Aggregation: Quantile#
This notebook explains the b-ary tree technique for releasing quantiles. Examples in this notebook will a dataset sampled from \(Exponential(\lambda=20)\).
[129]:
# privacy settings for all examples:
max_contributions = 1
epsilon = 1.
import numpy as np
data = np.random.exponential(20., size=1000)
bounds = 0., 100. # a best guess!
import seaborn as sns
sns.displot(data, kind="kde");
[130]:
# true quantiles
true_quantiles = np.quantile(data, [0.25, 0.5, 0.75])
true_quantiles.tolist()
[130]:
[5.342567934782284, 13.46163987459231, 27.466767771051295]
Any constructors that have not completed the proof-writing and vetting process may still be accessed if you opt-in to “contrib”. Please contact us if you are interested in proof-writing.
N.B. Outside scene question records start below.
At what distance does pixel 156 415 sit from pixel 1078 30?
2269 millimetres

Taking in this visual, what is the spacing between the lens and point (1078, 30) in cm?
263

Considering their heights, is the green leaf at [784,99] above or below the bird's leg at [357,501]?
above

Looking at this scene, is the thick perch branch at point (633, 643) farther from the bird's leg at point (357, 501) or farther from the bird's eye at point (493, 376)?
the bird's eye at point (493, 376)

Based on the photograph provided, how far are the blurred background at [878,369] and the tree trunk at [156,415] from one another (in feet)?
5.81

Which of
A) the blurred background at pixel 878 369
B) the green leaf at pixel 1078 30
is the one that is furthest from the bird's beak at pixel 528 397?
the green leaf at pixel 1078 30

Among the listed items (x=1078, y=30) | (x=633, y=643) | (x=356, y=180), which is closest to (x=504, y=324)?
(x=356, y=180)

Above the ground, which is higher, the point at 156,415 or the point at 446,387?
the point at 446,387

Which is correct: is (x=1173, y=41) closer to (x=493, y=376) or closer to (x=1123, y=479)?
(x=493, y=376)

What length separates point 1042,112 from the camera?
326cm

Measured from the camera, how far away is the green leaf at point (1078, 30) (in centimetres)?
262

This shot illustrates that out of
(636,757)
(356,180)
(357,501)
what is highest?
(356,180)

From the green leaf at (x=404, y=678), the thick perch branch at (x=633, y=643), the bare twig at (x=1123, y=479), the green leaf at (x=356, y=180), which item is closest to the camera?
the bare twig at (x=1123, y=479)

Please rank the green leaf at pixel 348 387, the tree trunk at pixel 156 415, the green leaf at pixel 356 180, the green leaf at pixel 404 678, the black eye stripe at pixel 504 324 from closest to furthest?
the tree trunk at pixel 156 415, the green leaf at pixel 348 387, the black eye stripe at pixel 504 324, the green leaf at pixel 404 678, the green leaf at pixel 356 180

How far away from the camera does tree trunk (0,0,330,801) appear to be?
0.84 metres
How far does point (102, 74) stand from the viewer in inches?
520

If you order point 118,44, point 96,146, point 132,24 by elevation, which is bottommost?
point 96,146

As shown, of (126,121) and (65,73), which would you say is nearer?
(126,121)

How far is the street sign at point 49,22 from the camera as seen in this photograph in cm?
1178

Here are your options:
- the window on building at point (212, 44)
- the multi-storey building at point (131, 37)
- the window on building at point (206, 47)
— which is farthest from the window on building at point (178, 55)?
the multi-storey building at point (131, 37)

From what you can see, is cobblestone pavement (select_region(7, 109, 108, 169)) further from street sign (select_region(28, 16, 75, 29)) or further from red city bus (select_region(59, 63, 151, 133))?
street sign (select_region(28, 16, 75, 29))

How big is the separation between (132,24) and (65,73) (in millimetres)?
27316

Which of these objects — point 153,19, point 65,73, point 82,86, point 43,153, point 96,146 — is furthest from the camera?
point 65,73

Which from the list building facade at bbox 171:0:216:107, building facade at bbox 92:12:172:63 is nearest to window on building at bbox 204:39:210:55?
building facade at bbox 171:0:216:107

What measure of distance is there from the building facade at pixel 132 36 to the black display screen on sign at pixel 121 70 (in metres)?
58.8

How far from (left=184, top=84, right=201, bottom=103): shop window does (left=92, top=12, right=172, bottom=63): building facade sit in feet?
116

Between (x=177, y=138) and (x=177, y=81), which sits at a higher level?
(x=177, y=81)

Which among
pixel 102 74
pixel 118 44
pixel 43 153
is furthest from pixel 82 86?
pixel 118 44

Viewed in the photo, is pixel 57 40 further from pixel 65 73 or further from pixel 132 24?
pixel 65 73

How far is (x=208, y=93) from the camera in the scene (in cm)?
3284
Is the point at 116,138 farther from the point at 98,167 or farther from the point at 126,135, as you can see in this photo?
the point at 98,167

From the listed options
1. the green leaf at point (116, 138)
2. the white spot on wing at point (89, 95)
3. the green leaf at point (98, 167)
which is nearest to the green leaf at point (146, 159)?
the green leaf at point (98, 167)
Thank you!
[131]:
import opendp.prelude as dp
dp.enable_features("contrib")
Quantile via Histogram#
One approach for releasing quantiles is to estimate the cumulative distribution via a histogram query.
The basic procedure for estimating an \(\alpha\)-quantile is as follows:
bin the data, and count the number of elements in each bin privately
divide the counts by the total to get the probability density of landing in each bin
sum the densities while scanning from the left until the sum is at least \(\alpha\)
interpolate the bin edges of the terminal bin
[132]:
quart_alphas = [0.25, 0.5, 0.75]
input_space = dp.vector_domain(dp.atom_domain(T=float)), dp.symmetric_distance()
def make_hist_quantiles(alphas, d_in, d_out, num_bins=500):
edges = np.linspace(*bounds, num=num_bins + 1)
bin_names = [str(i) for i in range(num_bins)]
def make_from_scale(scale):
return (
input_space >>
dp.t.then_find_bin(edges=edges) >> # bin the data
dp.t.then_index(bin_names, "0") >> # can be omitted. Just set TIA="usize", categories=list(range(num_bins)) on next line:
dp.t.then_count_by_categories(categories=bin_names, null_category=False) >>
dp.m.then_laplace(scale) >>
# we're really only interested in the function on this transformation- the domain and metric don't matter
dp.t.make_cast_default(dp.vector_domain(dp.atom_domain(T=int)), dp.symmetric_distance(), TOA=float) >>
dp.t.make_quantiles_from_counts(edges, alphas=alphas)
)
return dp.binary_search_chain(make_from_scale, d_in, d_out)
hist_quartiles_meas = make_hist_quantiles(quart_alphas, max_contributions, epsilon)
hist_quartiles_meas(data)
[132]:
[5.33, 13.411111111111111, 29.875]
A drawback of using this algorithm is that it can be difficult to choose the number of bins.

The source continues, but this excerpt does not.